Ein kurzer Blick in die Liste der Vorhaben zeigt die Breite und Vielfalt der Themen. Sechstklässler des Heidberg-Gymnasiums beschäftigten sich zum Beispiel mit der Zellstruktur und dem Säuregehalt unterschiedlicher Apfelsorten. Schüler des Humboldt-Gymnasiums entwickelten und bauten ein Modellboot, das seine Antriebsenergie aus einer Brennstoffzelle gewinnt. Und Gymnasiasten aus Eppendorf konstruierten ein autonom fahrendes Auto, das selbstständig Hindernissen ausweicht.

Nordmetall-Präsident Thomas Lambusch weiß aus eigener Erfahrung, wie hilfreich praktische Experimente sind. „Mein Physikunterricht war eher langweilig“, erinnert er sich. „Deshalb finde ich es so wichtig, dass Schüler selbst experimentieren und probieren können. Und hier im SFZ Hamburg gibt es dafür ganz andere Möglichkeiten als in der Schule.“

Technische und naturwissenschaftliche Talente zu fördern, sei aber kein Selbstzweck. „Unser wirtschaftlicher Erfolg in Deutschland hängt maßgeblich von den naturwissenschaftlichen Fähigkeiten unserer Ingenieure und der technischen Kompetenz der Facharbeit in unseren Betrieben ab“, sagt der Unternehmer.

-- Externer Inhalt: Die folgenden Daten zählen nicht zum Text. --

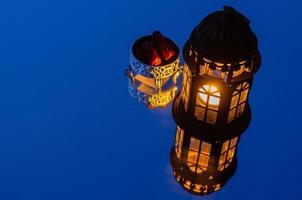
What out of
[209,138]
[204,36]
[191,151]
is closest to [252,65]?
[204,36]

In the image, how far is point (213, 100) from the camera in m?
15.6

Tolle Produkte und Dienstleistungen der Metall- und Elektro-Industrie tragen zum Wohlstand der Gesellschaft entscheidend bei. „Um auch langfristig erfolgreich zu sein, müssen wir frühzeitig Talente im MINT-Bereich fördern“, fordert Lambusch.

Bereits heute kann die M+E-Industrie nicht alle verfügbaren Ausbildungsplätze besetzen. „Es mangelt nicht an einer ausreichenden Zahl von Bewerbern, sondern an geeigneten Bewerbern“, erklärt Peter Golinski, Geschäftsführer Bildung und Arbeitsmarkt bei Nordmetall.

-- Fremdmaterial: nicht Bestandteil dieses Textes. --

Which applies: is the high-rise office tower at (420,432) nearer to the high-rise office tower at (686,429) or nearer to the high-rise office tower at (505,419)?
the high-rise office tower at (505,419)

Die neue Einrichtung, so Golinski, könne Kinder und Jugendliche früh an den MINT-Bereich heranführen und langfristig zur Nachwuchsgewinnung beitragen. „Wir müssen schon junge Leute für unsere Berufe begeistern. Das geht am besten über Inhalte.“

Dabei sollen auch die Betreuer im SFZ Hamburg helfen. Insgesamt elf Pädagogen teilen sich die zwei von der Hamburger Schulbehörde finanzierten Lehrerstellen. Auch Studenten und Wissenschaftler können sich in der Einrichtung engagieren.

„Das Besondere des Schülerforschungszentrums Hamburg ist, dass es zugleich auch ein Lehr-lern-Labor für angehende Lehrer ist“, sagt Geschäftsführer Garl. Lehramtsstudenten könnten hier Erfahrungen mit offenen Lernformen sammeln.

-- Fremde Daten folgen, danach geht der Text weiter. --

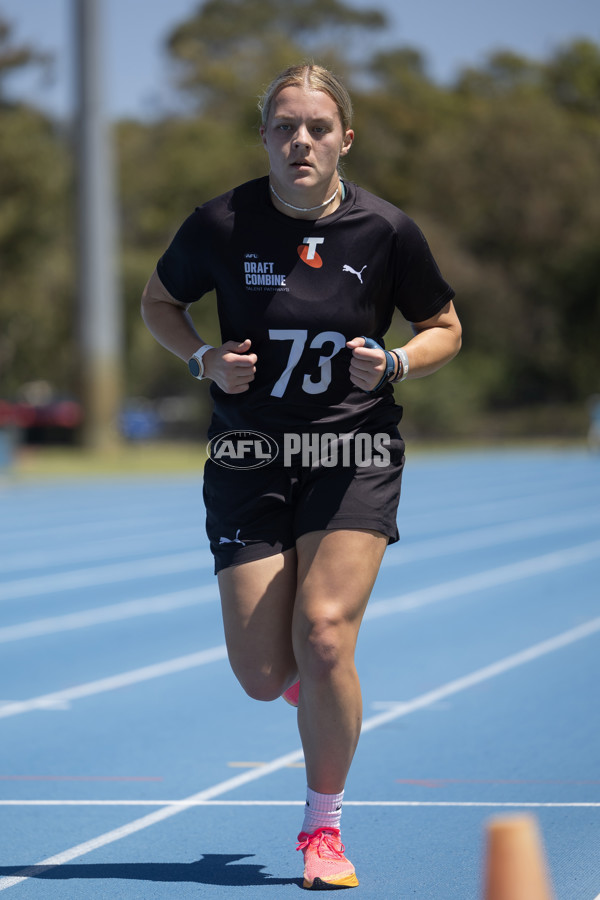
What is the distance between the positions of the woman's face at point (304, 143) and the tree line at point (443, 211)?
131 ft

Fragt man die Schüler, was ihnen an dem SFZ am besten gefällt, steht der Kontakt mit den anderen Jungforschern ganz oben an. Der Community-Gedanke spielt eine große Rolle.

Austausch mit Gleichgesinnten

Paul Cornehl vom Gymnasium Eppendorf, der zusammen mit seinen Klassenkameraden Ben Finlay und Alexander Haselon ein autonom fahrendes Modellauto gebaut hat, sagt: „Wenn man mal nicht weiter weiß, ist es klasse, sich mit anderen auszutauschen. Hier lernt man viele neue Leute kennen und bekommt Anregungen für die eigenen Projekte.“

Hilfe und Anregung haben sich unterdessen auch die Schüler der Max-Brauer-Schule geholt. Rechtzeitig zum Ausklang des Eröffnungstags hat ihr 3-D-Drucker die Arbeit doch noch aufgenommen.